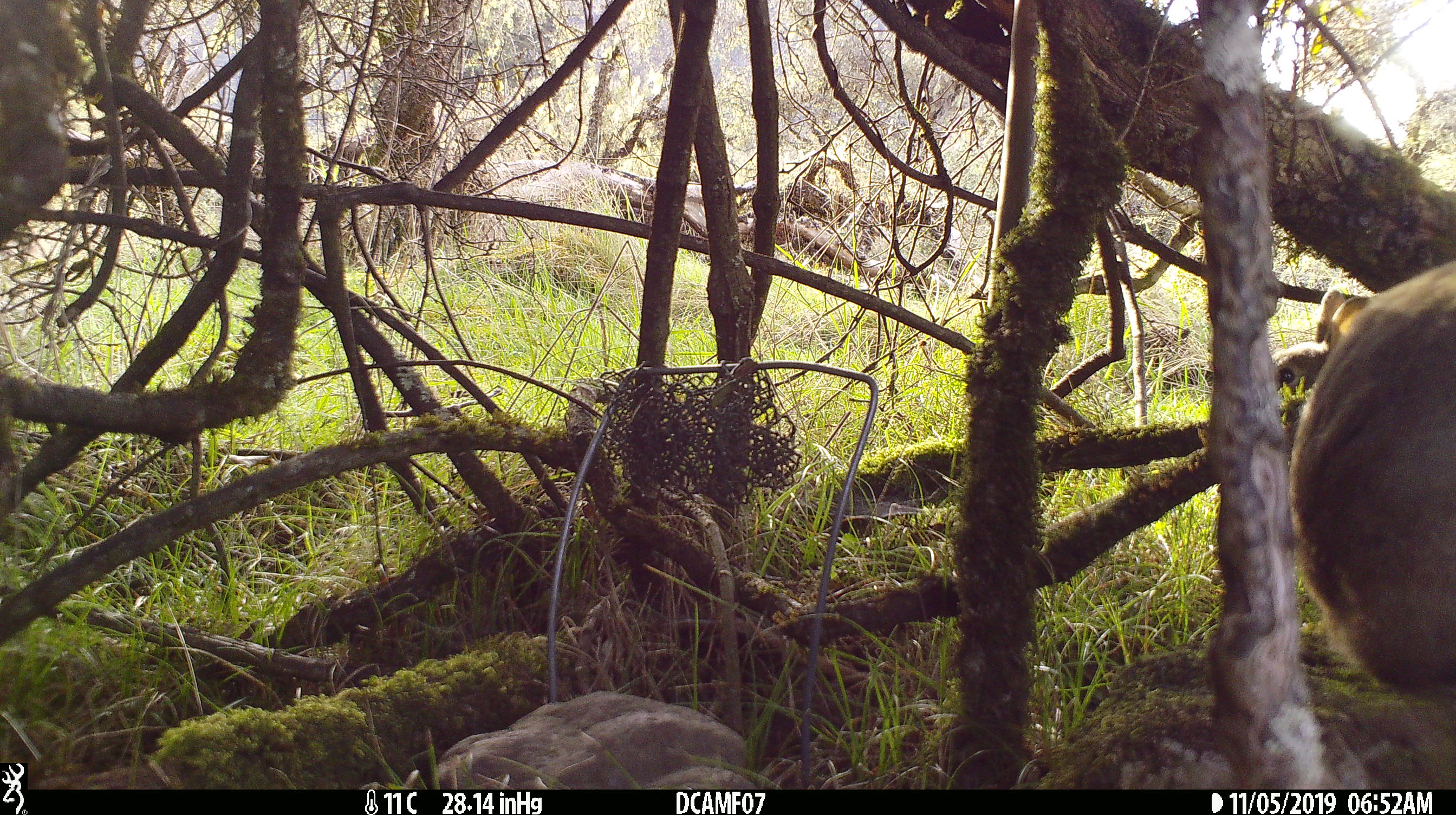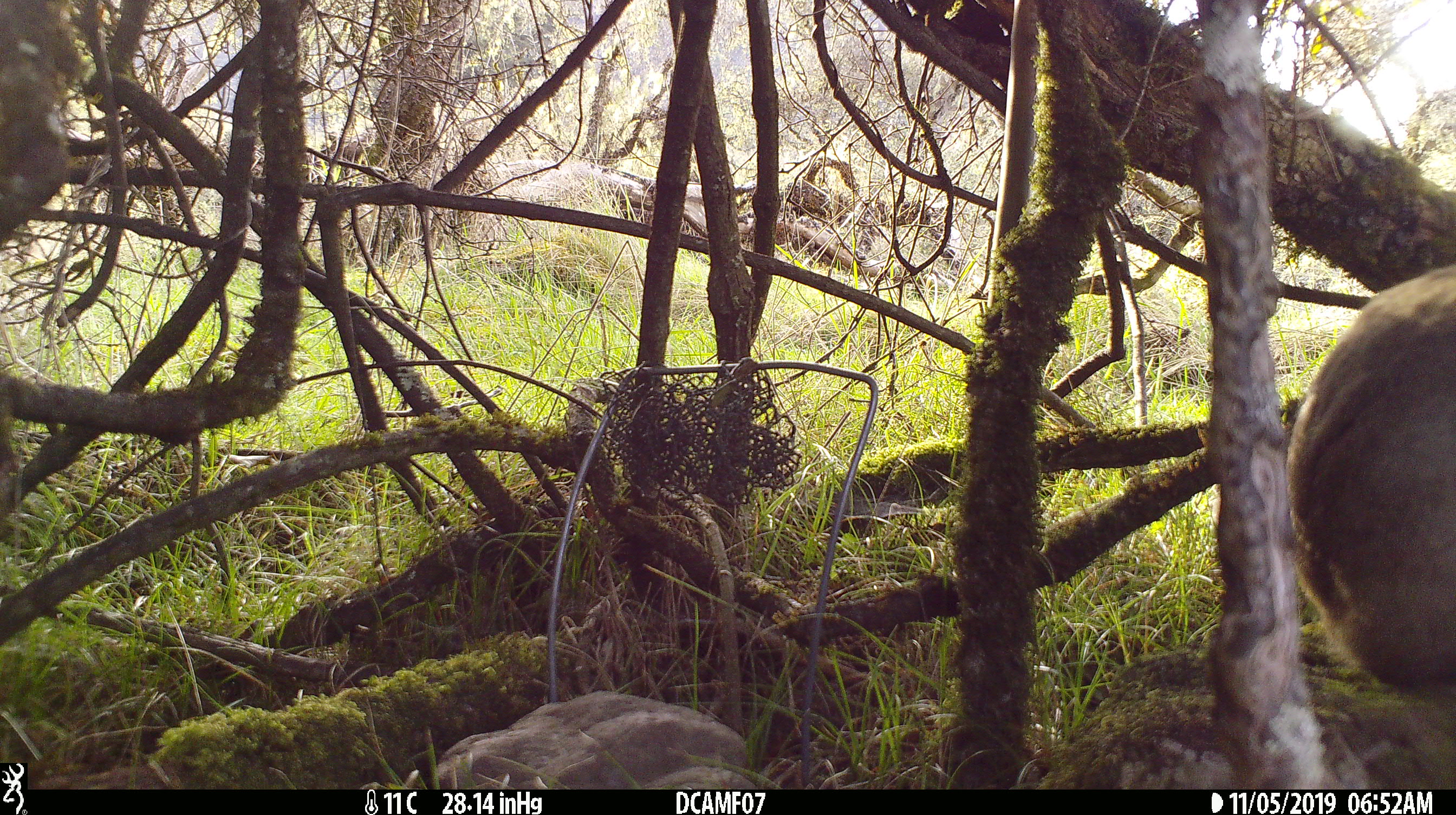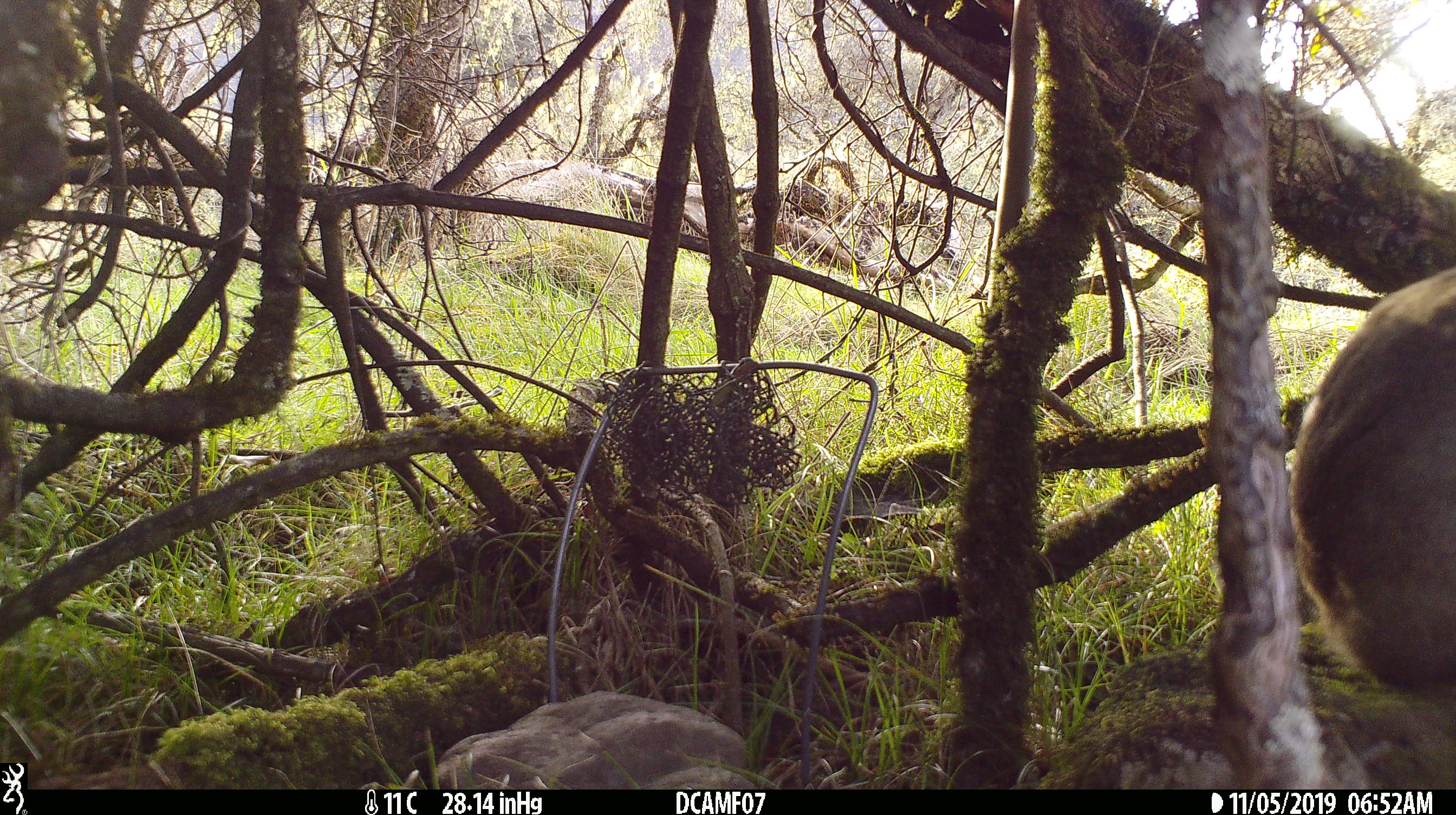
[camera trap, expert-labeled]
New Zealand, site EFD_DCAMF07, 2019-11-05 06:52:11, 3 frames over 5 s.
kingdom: Animalia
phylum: Chordata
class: Mammalia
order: Lagomorpha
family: Leporidae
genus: Oryctolagus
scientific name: Oryctolagus cuniculus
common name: european rabbit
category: rabbit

===============

# TASK REQUIREMENTS
Once you reach the line containing "family: Leporidae", output that line and each one after it exactly, ending with the final line of the listing and adding nothing else.

# TASK OUTPUT
family: Leporidae
genus: Oryctolagus
scientific name: Oryctolagus cuniculus
common name: european rabbit
category: rabbit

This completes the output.